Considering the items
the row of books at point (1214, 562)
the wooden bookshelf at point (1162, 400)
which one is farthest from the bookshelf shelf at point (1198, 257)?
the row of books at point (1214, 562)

● ● ● ● ● ● ●

_Task objective_: Can you convert the lines of the records above into a JSON list of strings, one string per line, with blank lines omitted?

_Task output_:
[
  "Considering the items",
  "the row of books at point (1214, 562)",
  "the wooden bookshelf at point (1162, 400)",
  "which one is farthest from the bookshelf shelf at point (1198, 257)?",
  "the row of books at point (1214, 562)"
]